The Lighthouse Team explained in a previous post:

This being said, though I have not tested it, I don’t think that parsing the string value of a Date Object would work. Try initializing launchDate as a Date Object (new Date(launchDate)) and using the built-in functions of the Date Object to perform the calculations.

My code would fail if I swapped the values in my subtraction calculation, however we always know that launchDate will be greater than today. Therefore there is no reason to find the absolute value of this calculation.

In my personal opinion I would also like my code to tell me if I have completely missed the launch of the rocket by getting a negative number of days past the launch date, though I do not believe that the tests are checking for this at all.

EDIT: (ran out of replies for today lol)
I re-read the requirements and it states calculate the difference, therefore you are absolutely right, Math.abs() should be there! Thanks @Sonicthecronic

I agree with you. It’s the little details, forethought and error checking that make good code. But would you not agree that coding instruction and get quite literal with the explainations sometimes? Lol, It’s not what they say, but what they don’t say that you have to watch out for.

Thank you very much !

One final thought before I take off…

"A part of the code has been written for you, and it is important that it stays the same for the tests to work out."

One thing I love about coding is that there is usually more than one way to get your answer. It is possible to do the challenge without keeping that first line of code they tell you not to delete. I was able to get my code down to just six lines. seven if you count the final bracket. Is it possible to get a shorter answer? I’m not that fluent in JS to know all the built-in functions.

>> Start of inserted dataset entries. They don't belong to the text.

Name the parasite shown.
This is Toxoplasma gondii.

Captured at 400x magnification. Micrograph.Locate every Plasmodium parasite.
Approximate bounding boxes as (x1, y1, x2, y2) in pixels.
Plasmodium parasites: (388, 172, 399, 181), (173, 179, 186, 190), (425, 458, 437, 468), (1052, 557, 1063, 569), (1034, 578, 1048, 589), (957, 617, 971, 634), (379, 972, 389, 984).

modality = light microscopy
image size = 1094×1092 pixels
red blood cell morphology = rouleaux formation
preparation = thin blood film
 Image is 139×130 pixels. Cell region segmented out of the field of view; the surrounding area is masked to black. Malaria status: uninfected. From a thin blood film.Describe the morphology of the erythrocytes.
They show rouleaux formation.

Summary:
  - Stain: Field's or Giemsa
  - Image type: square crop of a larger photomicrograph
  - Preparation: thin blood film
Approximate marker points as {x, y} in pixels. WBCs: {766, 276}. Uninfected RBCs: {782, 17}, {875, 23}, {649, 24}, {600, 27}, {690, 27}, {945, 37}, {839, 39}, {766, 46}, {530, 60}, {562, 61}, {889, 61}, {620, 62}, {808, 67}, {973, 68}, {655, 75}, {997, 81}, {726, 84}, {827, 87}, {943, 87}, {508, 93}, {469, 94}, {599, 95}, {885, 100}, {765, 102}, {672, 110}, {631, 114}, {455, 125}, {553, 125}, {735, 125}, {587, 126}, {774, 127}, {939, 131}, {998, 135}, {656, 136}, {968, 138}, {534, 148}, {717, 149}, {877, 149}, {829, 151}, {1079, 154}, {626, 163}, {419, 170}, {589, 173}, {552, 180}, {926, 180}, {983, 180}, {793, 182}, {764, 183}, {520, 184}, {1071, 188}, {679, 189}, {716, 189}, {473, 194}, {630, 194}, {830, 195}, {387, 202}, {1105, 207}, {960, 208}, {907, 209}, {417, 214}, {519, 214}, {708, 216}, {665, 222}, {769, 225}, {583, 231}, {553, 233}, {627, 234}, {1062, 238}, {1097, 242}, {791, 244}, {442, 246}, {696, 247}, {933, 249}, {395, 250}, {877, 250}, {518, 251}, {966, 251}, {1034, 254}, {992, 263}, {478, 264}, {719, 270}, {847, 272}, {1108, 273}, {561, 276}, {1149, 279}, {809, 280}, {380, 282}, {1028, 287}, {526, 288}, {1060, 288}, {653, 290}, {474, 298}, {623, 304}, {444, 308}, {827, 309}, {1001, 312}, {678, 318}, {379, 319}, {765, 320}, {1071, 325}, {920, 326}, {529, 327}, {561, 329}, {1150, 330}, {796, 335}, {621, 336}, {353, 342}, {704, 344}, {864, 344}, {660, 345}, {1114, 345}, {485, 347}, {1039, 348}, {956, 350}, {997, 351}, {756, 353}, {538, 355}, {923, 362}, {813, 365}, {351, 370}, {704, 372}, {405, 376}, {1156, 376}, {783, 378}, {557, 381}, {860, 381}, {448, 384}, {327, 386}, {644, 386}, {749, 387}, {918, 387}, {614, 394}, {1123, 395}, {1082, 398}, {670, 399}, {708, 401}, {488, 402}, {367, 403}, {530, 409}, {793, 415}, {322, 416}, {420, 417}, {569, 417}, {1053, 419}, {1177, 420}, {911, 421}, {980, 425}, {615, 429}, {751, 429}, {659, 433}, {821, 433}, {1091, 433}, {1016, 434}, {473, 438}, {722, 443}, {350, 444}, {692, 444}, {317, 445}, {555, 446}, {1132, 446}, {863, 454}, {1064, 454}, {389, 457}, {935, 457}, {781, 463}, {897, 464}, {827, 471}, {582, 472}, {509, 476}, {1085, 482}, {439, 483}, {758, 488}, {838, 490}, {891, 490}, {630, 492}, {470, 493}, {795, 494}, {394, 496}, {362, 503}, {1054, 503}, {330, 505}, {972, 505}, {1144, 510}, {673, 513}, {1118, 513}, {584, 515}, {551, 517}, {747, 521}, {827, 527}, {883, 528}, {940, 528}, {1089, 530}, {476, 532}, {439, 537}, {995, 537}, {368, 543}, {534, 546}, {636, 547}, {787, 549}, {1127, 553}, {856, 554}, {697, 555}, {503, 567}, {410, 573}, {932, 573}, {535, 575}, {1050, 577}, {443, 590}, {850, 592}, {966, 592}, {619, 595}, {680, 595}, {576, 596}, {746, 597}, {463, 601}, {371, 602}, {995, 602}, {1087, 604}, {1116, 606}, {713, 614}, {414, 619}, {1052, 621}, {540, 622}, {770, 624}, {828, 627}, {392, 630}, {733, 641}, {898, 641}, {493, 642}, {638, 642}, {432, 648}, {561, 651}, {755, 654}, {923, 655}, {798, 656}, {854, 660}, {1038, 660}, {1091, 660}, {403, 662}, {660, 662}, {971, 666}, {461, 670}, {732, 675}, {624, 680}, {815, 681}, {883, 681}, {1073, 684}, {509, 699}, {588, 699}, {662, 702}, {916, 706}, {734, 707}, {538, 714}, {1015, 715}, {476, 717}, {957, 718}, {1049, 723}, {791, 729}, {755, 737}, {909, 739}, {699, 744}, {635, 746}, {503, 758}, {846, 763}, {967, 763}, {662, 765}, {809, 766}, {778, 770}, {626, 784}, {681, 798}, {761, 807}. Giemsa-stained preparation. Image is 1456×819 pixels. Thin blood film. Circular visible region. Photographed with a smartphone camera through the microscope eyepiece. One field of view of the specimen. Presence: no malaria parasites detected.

you could cut it down to two lines but that does not make good code. Good code is not the fewest lines at all. Solving the problem, Readability, Efficency of the execution, Maintainability, loosely coupled, and DRY code, are some things to measure good code by. Readability and maintainability go hand in hand with self-documenting code so good variable names , function and/or objects that clearly state what they are for and what they are doing. ie. sometimes using longer syntax pulling out and defining variables for elements when needed instead of jamming things in one line allow you to read and understand your code when you or anyone else looks at it months or years from now.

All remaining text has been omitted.